O corpo sertanejo, um dos objetos da dissertação de Igor Gadelha é analisado sob a
perspectiva de uma expressão material e sociocultural do povo seridoense. Seriam
importantes os registros do “sotaque, gesticulação, modos de produção de queijos e outros
alimentos, as expressões artísticas, entre outras”. O conjunto identitário do corpo, um corpo
Potiguar, pouco visível na vida cotidiana, assim como nas pesquisas arqueológicas
contemporâneas, necessita de um resgate das “raízes arqueológicas do povo sertanejo, como
também, das suas contribuições para o incremento da Arqueologia Histórica Potiguar”.
Finalmente, para André Laurentino, as concepções sobre o corpo humano e seu lugar
social são constantemente ressignificadas e modificadas em todos os tempos e sociedades.

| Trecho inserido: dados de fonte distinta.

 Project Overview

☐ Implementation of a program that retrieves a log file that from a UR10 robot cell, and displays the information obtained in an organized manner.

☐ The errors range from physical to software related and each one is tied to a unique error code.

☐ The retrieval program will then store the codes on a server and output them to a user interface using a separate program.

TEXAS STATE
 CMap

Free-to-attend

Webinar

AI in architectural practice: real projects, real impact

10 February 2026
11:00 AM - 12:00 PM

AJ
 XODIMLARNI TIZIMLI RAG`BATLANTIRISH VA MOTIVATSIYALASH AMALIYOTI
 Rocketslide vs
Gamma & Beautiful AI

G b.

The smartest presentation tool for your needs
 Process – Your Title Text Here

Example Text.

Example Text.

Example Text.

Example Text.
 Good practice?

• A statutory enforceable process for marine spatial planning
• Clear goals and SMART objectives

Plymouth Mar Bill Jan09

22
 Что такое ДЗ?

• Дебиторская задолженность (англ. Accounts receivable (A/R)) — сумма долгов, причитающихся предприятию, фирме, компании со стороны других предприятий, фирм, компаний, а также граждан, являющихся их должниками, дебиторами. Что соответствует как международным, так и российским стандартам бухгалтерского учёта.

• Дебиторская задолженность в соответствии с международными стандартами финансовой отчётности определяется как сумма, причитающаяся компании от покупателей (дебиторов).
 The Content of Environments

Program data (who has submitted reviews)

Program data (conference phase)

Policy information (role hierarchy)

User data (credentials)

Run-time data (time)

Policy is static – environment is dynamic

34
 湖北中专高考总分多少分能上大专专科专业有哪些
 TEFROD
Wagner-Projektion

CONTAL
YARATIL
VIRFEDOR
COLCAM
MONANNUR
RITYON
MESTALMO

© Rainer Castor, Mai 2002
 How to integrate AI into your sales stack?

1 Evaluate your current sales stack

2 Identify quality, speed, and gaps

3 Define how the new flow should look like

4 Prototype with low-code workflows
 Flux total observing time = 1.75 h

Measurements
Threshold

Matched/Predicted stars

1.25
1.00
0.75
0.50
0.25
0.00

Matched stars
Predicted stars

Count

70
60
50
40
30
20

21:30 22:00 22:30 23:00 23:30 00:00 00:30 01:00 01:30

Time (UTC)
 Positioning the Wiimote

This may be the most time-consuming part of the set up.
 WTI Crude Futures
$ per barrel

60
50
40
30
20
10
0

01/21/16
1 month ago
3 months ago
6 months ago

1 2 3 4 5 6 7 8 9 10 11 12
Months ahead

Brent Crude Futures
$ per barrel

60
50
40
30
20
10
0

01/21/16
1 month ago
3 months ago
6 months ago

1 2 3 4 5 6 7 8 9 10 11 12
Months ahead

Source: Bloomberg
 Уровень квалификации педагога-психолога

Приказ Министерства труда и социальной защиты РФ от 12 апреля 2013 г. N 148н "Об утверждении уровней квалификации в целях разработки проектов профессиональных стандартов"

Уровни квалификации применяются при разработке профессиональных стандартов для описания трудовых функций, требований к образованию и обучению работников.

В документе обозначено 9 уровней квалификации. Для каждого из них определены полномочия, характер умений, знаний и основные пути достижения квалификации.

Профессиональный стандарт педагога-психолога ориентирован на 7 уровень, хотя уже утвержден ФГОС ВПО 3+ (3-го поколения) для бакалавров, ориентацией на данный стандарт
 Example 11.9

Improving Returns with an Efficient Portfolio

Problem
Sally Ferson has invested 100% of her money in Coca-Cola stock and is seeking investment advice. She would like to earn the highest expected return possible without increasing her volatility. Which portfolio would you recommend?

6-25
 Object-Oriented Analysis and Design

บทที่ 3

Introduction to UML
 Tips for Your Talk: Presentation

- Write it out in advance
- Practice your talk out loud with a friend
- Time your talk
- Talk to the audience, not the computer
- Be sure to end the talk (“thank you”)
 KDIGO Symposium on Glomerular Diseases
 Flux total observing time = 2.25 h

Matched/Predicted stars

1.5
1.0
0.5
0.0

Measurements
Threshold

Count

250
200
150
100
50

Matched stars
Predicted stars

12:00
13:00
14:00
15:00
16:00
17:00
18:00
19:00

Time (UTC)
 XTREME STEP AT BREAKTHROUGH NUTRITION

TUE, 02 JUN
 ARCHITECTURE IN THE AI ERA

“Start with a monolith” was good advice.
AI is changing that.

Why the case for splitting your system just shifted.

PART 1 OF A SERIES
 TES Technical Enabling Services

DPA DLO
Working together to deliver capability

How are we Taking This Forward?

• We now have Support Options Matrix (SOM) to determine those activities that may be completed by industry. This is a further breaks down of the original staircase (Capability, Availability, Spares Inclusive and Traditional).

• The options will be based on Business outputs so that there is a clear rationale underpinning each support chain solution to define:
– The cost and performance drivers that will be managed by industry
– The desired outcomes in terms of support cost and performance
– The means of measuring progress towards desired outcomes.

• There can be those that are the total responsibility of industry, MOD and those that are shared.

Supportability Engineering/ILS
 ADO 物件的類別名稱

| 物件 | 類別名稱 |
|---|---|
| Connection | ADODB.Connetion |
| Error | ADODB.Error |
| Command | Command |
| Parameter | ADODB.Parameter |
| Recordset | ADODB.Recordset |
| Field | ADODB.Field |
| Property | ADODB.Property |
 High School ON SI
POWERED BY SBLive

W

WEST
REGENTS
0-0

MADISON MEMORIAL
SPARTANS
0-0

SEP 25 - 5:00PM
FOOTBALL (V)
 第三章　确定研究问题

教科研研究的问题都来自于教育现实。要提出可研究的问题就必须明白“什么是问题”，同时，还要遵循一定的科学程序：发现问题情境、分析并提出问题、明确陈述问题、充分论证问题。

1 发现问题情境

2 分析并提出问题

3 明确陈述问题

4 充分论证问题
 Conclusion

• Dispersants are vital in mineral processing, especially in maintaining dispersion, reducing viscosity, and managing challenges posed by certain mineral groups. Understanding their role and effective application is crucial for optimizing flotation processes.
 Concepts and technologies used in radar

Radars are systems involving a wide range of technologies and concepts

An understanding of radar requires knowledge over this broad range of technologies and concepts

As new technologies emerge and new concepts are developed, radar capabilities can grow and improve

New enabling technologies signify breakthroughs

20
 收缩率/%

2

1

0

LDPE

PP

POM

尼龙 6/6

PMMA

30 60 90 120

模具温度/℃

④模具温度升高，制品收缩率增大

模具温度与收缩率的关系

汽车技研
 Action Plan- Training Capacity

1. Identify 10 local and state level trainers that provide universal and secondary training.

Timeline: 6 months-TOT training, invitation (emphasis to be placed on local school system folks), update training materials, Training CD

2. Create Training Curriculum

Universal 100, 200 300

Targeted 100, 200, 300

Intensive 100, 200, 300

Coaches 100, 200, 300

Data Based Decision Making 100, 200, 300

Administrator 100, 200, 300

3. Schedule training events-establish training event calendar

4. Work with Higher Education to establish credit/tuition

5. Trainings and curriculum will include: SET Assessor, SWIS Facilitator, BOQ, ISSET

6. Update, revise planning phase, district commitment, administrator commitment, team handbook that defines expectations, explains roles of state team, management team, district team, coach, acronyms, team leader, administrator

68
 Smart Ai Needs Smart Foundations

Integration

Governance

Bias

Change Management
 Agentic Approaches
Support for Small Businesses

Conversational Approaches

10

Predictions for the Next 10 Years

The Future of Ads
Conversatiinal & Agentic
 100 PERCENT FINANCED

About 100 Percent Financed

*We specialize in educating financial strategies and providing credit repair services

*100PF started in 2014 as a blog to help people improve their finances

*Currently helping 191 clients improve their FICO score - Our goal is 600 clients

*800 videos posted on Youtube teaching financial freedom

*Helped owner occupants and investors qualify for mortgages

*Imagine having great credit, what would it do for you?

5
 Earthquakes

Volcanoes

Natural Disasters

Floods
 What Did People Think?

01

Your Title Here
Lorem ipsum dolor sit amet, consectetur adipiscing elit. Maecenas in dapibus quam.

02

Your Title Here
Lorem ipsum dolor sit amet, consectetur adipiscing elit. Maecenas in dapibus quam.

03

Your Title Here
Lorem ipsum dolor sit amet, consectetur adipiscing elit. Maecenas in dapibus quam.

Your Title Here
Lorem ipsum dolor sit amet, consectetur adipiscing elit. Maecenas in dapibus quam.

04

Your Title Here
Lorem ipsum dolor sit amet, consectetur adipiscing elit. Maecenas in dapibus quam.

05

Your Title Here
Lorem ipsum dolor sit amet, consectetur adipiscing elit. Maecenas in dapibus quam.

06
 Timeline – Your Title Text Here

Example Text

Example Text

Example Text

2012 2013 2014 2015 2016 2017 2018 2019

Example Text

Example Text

Ressaltou a importância da abordagem multicomposta, considerando as prerrogativas sociais
de Viana (2015), Mauss (2018) e Breton (2007), incluindo a sua essência biológica, os
contextos histórico, sociopolítico e cultural. O corpo biológico seria moldado a partir de
fatores socioambientais, como alimentação, trabalho, hábitos; e genéticos, como as
probabilidades de expressão ou supressão gênica. Entre os eventos que acometem os corpos
humanos durante as suas existências estão as doenças, deixando sinais, estigmas que, se
analisados corretamente, constituem biomarcadores dos processos envolvidos e resultantes da
sua história natural, sua biohistória. A própria paleopatologia surgiria quando os cientistas,

39
transdisciplinarmente, associaram o conhecimento anatomofisiológico às análises geológicas
e arqueológicas.
O estudo do corpo na arqueologia do Nordeste encontra-se em estágio inicial,
buscando nichos dentro de pesquisas com problemáticas ambientais, metodológicas, ou
pseudoproblemas, com hipóteses ad hoc que ainda expressam a dissociação entre a teoria
arqueológica interpretativa hegemônica da cultura material e a teoria tácita da
osteoarqueologia. A conexão é possível, mas existem alguns obstáculos: o foco ou a pesquisa
básica ou aplicada, centrada no problema do corpo físico, do corpo representado na cultura
material, nas performances sociais do corpo (técnicas corporais) e nos artefatos do e para o
corpo, como os adornos, vestimentas, habitações, embarcações e armas, por exemplo, ainda
aguarda resultados e engajamentos mais satisfatórios por parte de profissionais de
arqueologia; a pluridisciplinaridade representa um risco, considerando a necessidade do uso
de resultados de ciências afins para se estudar o corpo, em especial as prerrogativas
conceituais da própria arqueologia, da sociologia do corpo, antropologia do corpo e história
do corpo; a inobservância da possibilidade de se considerar o corpo como similar ao objeto de
cultura material durante a pesquisa arqueológica.